The dollar hit a fresh record low against the yen and slipped to a six-week low against the Swiss franc with hedge funds building bearish bets on the greenback on increasing speculation that the Federal Reserve will opt for more easing.
Those expectations were supporting broad risk appetite and the euro even though optimism that leaders could take major steps in solving the euro zone debt crisis has waned in the past 24 hours.
Still, analysts said the fact the euro remained within sight of a six-week high of $1.39605 hit the previous session showed some were still hoping for a positive outcome.
The euro was last up 0.2 percent at $1.3940, after finding support at its overnight low of $1.3847. Traders said a Middle East sovereign was buying euros with decent sized offers placed above $1.3950 and option expiries at $1.3900 which are likely to keep the common currency in a range.
"It is not just about Europe, there have been a few more supportive developments for risk-on currencies this week such as the U.S. QE story," said Audrey Childe-Freeman, EMEA head of currency strategy at JP Morgan Private Bank.
"Overall the risk is to euro downside and for some disappointment from the summit. The dominant view is that we will get something but it may not be as much as investors were hoping for two weeks ago."
Investors have been expecting the EU to adopt a plan to reduce Greece's debt burden, recapitalize European banks to help absorb bond losses, and strengthen the euro zone rescue fund, the European Financial Stability Facility (EFSF), to stave off contagion in the bond market.
But divisions remain over the extent of losses that private holders of Greek bonds would have to incur and the size of a planned bank recapitalization, while the scope for leveraging the bailout fund is also uncertain.
Investors are not expecting any earth-shattering decisions out of the summit until late in the day. But the incoming head of the European Central Bank, Mario Draghi threw a lifeline by signaling the bank would go on buying troubled states' bonds to combat market turmoil.

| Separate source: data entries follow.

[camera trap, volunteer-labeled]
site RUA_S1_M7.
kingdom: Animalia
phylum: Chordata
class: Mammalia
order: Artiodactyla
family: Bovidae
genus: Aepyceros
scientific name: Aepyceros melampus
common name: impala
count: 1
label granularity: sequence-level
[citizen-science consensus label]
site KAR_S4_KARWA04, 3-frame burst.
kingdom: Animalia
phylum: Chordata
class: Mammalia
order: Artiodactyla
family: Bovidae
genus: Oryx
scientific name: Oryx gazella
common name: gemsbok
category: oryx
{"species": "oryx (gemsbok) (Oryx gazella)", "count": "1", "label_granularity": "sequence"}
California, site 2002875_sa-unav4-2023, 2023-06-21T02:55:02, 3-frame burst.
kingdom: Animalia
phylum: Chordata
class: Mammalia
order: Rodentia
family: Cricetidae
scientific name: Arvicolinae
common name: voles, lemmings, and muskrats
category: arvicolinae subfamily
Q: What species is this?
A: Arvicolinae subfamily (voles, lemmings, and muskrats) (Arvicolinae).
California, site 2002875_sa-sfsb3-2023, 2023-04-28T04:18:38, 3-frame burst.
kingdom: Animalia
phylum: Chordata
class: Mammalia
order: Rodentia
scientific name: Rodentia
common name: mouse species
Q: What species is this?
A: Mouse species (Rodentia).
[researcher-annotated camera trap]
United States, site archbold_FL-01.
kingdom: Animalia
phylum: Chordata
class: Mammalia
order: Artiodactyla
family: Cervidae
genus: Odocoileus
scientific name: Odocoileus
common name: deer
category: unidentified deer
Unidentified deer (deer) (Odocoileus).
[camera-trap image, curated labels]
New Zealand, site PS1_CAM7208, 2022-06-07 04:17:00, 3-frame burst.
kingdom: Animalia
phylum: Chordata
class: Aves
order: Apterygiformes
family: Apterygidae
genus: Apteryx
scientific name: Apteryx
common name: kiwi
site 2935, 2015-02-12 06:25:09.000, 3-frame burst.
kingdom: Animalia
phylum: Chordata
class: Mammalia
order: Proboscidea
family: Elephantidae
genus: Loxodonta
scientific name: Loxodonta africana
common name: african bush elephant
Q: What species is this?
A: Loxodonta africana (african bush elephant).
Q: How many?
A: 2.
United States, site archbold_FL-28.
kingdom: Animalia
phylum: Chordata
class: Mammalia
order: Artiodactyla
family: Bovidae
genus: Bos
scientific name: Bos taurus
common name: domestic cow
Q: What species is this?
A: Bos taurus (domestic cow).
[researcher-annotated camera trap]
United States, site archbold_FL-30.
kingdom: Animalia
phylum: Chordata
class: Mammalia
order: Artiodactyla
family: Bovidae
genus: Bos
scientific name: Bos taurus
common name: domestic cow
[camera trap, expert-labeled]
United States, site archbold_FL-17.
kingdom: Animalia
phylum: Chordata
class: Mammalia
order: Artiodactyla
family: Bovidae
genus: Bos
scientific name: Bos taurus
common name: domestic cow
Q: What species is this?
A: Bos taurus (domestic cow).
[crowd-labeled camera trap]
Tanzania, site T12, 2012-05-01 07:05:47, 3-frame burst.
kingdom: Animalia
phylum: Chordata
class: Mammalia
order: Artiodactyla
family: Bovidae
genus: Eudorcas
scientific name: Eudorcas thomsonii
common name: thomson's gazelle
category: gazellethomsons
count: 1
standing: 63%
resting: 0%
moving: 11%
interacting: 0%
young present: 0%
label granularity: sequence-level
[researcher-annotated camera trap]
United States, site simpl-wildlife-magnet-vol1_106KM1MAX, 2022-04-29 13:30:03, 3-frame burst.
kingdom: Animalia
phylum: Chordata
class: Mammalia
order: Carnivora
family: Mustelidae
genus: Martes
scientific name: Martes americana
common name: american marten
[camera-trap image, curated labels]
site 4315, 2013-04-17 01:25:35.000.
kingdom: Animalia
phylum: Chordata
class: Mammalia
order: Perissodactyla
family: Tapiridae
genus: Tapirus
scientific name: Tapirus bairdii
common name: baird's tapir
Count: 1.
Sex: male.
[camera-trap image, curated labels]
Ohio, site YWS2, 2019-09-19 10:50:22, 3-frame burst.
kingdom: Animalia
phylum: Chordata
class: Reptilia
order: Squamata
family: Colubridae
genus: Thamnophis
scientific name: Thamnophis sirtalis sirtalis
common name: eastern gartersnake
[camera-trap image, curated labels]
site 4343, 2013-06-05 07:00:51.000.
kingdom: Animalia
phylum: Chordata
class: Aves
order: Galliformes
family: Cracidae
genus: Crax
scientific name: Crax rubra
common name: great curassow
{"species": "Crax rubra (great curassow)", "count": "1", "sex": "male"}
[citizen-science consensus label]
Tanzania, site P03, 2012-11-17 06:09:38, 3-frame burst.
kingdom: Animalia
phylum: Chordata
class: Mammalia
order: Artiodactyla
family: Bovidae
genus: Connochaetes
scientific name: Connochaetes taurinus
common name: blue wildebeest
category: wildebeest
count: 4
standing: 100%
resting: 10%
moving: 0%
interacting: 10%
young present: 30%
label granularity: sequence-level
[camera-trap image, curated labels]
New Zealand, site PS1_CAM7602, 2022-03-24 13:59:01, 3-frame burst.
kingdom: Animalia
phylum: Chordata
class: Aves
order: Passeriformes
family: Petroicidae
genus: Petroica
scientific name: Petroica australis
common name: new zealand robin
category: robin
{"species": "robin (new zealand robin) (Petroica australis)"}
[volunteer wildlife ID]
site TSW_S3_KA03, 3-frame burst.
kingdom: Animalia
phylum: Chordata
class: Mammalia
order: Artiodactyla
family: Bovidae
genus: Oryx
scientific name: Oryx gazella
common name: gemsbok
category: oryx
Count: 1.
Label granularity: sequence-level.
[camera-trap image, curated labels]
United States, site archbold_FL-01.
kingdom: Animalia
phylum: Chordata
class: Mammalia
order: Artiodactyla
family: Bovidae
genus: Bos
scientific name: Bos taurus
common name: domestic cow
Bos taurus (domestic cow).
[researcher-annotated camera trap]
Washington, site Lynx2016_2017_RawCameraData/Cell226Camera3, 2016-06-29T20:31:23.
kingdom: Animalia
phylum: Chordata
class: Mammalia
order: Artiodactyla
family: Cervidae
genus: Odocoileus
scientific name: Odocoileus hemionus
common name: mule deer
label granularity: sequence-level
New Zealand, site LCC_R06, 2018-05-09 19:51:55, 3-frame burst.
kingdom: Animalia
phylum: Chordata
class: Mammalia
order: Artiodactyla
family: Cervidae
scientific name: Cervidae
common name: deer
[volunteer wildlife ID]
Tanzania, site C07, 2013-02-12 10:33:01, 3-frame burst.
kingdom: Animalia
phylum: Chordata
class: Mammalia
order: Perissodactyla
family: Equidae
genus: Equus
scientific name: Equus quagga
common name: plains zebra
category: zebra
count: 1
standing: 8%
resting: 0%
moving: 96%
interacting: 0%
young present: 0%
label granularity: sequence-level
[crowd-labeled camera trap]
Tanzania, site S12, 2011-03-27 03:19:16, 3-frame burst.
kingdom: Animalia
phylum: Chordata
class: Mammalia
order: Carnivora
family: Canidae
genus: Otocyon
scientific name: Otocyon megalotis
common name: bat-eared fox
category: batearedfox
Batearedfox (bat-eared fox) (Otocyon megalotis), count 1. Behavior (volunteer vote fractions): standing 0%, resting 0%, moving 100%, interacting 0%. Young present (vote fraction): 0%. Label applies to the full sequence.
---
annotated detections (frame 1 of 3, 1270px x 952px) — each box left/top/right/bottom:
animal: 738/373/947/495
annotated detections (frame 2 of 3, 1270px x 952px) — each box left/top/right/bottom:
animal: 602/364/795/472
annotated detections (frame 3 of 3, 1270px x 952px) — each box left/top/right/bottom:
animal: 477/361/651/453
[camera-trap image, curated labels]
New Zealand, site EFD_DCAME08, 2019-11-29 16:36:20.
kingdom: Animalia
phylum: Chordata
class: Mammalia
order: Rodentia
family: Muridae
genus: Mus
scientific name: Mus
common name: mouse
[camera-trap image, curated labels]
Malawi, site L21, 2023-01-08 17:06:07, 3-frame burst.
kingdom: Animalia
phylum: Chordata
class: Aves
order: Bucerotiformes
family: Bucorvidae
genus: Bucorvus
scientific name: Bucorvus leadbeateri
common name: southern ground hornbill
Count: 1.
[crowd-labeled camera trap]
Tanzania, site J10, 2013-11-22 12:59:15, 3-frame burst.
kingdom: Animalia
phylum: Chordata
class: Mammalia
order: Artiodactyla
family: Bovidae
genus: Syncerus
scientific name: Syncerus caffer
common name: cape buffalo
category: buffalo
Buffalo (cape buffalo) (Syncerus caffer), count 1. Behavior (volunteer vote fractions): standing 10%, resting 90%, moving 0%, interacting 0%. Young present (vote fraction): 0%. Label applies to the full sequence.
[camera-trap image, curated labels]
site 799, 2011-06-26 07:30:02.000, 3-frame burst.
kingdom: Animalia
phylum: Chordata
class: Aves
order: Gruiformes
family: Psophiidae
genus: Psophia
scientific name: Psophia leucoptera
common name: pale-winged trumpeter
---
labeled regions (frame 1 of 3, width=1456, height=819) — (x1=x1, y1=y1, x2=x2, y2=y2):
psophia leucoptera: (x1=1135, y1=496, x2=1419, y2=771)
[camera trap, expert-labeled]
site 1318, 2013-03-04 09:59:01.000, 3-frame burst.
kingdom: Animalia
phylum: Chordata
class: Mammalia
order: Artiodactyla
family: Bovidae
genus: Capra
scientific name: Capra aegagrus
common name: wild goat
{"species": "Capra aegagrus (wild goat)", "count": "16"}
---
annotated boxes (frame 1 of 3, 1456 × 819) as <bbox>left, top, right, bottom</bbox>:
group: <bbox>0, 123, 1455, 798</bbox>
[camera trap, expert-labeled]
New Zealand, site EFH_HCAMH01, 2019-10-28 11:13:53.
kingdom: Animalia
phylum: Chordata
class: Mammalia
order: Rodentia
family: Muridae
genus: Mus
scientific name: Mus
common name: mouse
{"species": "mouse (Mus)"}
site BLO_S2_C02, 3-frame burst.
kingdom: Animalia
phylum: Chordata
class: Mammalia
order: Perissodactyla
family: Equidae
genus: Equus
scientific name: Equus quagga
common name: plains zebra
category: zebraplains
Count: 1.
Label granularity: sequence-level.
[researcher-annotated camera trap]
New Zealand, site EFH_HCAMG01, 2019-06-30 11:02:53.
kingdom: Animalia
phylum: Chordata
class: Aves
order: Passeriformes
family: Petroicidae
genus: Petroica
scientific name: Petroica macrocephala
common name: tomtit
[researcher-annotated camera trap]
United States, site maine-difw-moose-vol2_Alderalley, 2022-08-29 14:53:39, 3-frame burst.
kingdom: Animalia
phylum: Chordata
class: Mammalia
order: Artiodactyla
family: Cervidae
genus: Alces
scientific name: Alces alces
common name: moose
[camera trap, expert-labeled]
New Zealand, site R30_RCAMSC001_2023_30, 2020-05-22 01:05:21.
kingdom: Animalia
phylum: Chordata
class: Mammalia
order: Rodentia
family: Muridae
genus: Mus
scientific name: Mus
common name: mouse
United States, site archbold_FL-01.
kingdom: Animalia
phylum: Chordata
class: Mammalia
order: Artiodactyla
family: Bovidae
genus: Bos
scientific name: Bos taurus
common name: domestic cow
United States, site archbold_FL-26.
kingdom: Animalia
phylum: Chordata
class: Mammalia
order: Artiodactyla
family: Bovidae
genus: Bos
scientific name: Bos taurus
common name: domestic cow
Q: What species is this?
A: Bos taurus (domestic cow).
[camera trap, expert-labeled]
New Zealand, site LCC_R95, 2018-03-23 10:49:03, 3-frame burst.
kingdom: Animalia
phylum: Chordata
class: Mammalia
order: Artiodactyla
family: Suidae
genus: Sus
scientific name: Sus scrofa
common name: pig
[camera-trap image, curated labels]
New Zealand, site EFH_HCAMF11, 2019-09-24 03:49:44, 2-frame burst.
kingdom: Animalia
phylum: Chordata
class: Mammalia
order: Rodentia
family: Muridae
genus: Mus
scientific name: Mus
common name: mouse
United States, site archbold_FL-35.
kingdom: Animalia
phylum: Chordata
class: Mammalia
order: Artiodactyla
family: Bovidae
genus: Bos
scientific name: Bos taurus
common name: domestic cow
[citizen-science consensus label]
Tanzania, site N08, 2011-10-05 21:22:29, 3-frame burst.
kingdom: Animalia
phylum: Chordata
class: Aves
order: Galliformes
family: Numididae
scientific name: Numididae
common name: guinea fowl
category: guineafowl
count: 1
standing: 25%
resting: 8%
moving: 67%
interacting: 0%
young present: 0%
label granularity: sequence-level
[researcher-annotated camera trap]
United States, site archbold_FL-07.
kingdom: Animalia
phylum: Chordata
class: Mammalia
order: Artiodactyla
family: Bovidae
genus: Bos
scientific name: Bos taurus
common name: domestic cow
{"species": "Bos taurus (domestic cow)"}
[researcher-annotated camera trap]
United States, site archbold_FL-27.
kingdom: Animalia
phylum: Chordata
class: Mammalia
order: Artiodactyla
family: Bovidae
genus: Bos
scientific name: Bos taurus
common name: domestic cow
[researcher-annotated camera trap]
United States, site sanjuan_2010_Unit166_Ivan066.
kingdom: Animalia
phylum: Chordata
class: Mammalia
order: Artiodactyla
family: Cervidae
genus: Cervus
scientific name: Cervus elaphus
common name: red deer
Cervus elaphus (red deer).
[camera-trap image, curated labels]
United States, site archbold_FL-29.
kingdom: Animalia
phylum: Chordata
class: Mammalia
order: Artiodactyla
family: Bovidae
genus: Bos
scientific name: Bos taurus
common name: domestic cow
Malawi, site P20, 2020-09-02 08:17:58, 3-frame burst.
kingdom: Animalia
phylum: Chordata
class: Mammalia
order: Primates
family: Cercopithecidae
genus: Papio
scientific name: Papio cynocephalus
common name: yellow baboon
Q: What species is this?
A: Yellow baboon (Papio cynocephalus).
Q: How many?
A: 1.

Colin Harte, director of currency and fixed income at Barings Asset Management, which has 28 billion pounds in assets, said whatever the outcome of the summit the single currency remained in a vulnerable position.
"People are assuming European policymakers will do more or less the right thing but they seem to have a capacity to take two steps forward and 1.9 steps backwards.
"After the summit the problems are still going to be there for the euro in that peripheral countries need to adjust, there are still going to have to be cuts," he said, adding that Barings has no open positions in the euro.
JAPANESE INTERVENTION
Fresh gloomy data out of the U.S. reinforced market expectations of more stimulus from the Federal Reserve. Two key Fed board members recently voiced the possibility of action to shore up the housing sector.
The dollar hit a fresh record low against the yen of 75.709 yen, keeping alive the risk of intervention by Japanese authorities. Traders cited stop loss orders below 75.70 yen and an option barrier at 75.50 yen.
Japan's central bank is likely to debate easing monetary policy further at a meeting on Thursday, sources said.
"Further modest monetary easing or unilateral intervention from Japan is unlikely to derail the yen strengthening trend on a sustained basis," said Lee Hardman, currency economist at Bank of Tokyo Mitsubishi UFJ.
The dollar fell against the Swiss franc, dropping to a six-week low of 0.8729 francs on EBS. The euro also fell to a three-week low against the Swiss franc of 1.2157 francs on EBS.
Meanwhile, the Australian dollar was down 0.5 percent at US$1.0370 after Australia's underlying inflation data came in below expectations, increasing the chances of a rate cut.